EXERCISE OBJECTIVE - Please set down exactly the lines from the one that contains "Ứng viên Hillary" through the end of the material, leaving out every picture.
========
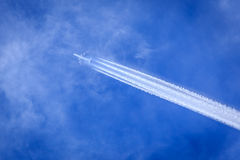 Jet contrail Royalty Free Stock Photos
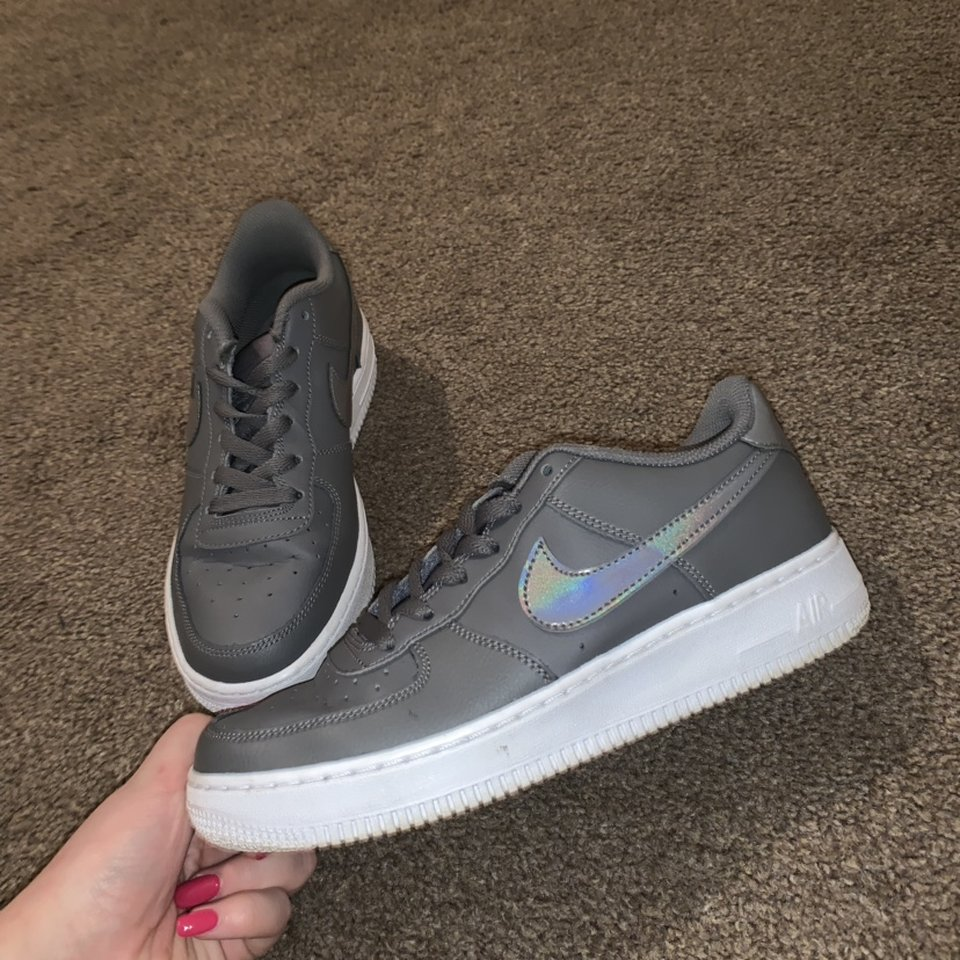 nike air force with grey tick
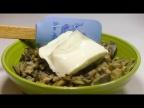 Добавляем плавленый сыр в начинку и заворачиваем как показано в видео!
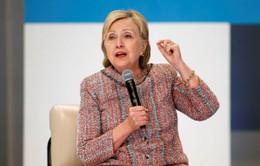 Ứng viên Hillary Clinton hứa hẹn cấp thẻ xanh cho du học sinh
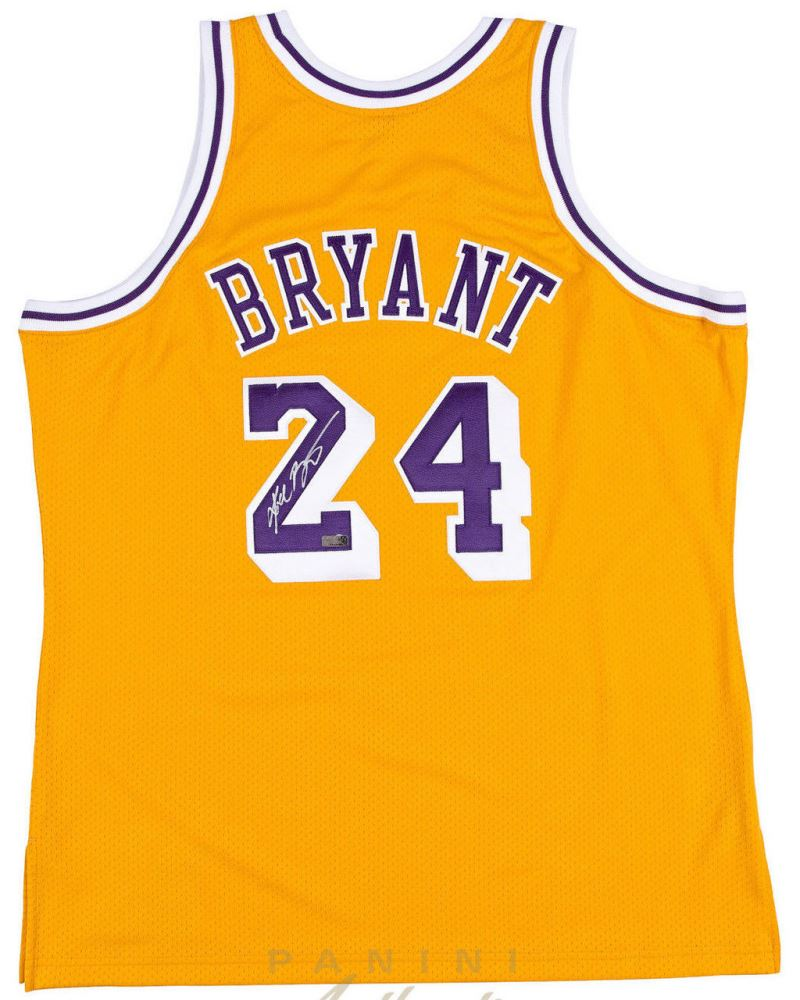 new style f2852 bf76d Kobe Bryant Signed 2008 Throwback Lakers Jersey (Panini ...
========
YOUR RESPONSE -
 Ứng viên Hillary Clinton hứa hẹn cấp thẻ xanh cho du học sinh
 new style f2852 bf76d Kobe Bryant Signed 2008 Throwback Lakers Jersey (Panini ...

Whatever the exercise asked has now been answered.